= WHAT YOU HAVE TO DO =
Please copy the audiobook reviews, beginning at "This was a thoroughly" and stopping after "Julian Rubenstein books.", and update "thoroughly enjoyable" to "truly delightful".
**** TEXT EXTRACT
I'm about halfway through the book and I love the way it's narrated with different actors and short segments of music in between.
However, while the acting and narration is good, the fake hungarian accents are distracting (and sound more russian than hungarian).
Most importantly, all the hungarian words in the book (there are many!!!) are pronounced wrong. It would have been nice to have a narrator who either learns how to pronounce the words he's reading or someone who already knows how to pronounce them.
Overall, I still highly recommend this audiobook!
This book is fun, quirky, intelligent, and touching. The narration adds surprise, authenticity, and silliness. The book might not be for everyone, but will be a favorite for those who like satire and oddball characters.
This was a thoroughly enjoyable "lite" read. I liked that different people spoke their parts. Quiky and fun book! It made me want to visit Hungary, and Romania...
The author/narrator is fantastic. I listened to this book three times and am still intrigued!! I'm scanning audible weekly for new Julian Rubenstein books.
I loved this story. Each time I found myself thinking, "This is too farfetched," I remembered that it's actually a true story! The reader is great and even the music, which I usually find distracting, is very professional and adds to the feel of the story.
When I downloaded this book I thought it was a novel. A Transylvanian pelt smuggling, hockey playing, bandit -- it had to be fiction. In this case fact is so much more entertaining than fiction. It is easy to start rooting for the whiskey bandit -- hoping he will take a turn for the better as he tries to make a go of living in the newly democratic captial of Hungary.
The adventures of Atilla the bandit and the Inspector Clouseau-like head of robbery who pursues him are fascinating. Meanwhile I found I learned a great deal about post-communist eastern European countries without even trying.
The audio edition of this book is fantastic--really a radio comedy/drama. It is introduced by Attila Ambrus himself, the eponymous Whiskey Robber, as he served time in jail for his string of non-violent bank robberies in Budapest in the 1990s. The author is the main narrator, with voices supplied by a wildly diverse array of people from comedians Dmetri Martin and Eugene Mirman to author Gary Shteyngart, and music by One Ring Zero.
********
**** DATA LISTING
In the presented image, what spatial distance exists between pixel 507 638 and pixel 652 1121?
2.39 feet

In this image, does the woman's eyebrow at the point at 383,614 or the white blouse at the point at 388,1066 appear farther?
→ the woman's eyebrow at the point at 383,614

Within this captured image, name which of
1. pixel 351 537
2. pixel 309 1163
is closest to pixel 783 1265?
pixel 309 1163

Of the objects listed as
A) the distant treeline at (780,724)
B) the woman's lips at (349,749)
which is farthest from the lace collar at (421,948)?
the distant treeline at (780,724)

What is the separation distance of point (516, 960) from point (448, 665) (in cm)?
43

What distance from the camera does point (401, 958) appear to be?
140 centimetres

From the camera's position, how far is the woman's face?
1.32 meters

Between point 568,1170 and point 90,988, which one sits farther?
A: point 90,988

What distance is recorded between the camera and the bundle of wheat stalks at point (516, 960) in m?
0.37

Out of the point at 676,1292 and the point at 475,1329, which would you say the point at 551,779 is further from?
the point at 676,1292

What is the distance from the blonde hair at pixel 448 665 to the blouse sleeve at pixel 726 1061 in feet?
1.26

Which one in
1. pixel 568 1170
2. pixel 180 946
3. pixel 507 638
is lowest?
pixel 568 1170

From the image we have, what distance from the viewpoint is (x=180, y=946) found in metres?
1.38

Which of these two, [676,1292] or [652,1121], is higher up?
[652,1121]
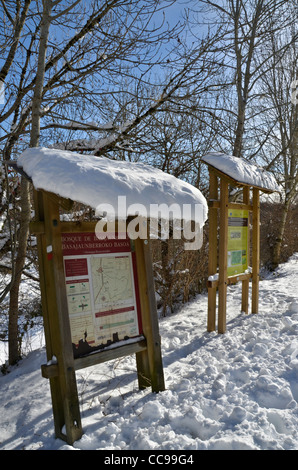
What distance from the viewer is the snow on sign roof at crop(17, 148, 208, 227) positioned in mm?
2221

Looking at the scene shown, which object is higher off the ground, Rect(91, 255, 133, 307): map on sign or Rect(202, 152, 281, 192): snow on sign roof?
Rect(202, 152, 281, 192): snow on sign roof

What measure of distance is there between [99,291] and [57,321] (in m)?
0.48

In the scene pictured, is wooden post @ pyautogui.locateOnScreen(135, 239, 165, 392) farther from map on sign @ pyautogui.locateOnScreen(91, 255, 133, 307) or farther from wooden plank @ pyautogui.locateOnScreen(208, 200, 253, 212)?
wooden plank @ pyautogui.locateOnScreen(208, 200, 253, 212)


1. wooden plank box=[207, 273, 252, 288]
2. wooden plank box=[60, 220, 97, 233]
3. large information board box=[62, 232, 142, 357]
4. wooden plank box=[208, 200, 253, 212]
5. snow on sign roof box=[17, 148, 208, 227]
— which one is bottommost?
wooden plank box=[207, 273, 252, 288]

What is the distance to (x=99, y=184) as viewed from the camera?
2.28m

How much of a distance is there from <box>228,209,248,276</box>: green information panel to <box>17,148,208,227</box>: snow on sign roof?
242 centimetres

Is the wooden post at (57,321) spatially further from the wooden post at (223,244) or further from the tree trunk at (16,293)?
the wooden post at (223,244)

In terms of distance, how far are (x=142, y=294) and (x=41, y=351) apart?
2.13 m

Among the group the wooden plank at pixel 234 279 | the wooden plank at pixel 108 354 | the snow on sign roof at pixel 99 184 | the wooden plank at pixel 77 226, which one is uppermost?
the snow on sign roof at pixel 99 184

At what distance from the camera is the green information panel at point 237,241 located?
512cm

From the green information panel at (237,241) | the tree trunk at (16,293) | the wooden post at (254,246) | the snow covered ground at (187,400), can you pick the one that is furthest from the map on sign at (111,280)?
the wooden post at (254,246)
********
= EXERCISE SOLUTION =
This was a truly delightful "lite" read. I liked that different people spoke their parts. Quiky and fun book! It made me want to visit Hungary, and Romania...
The author/narrator is fantastic. I listened to this book three times and am still intrigued!! I'm scanning audible weekly for new Julian Rubenstein books.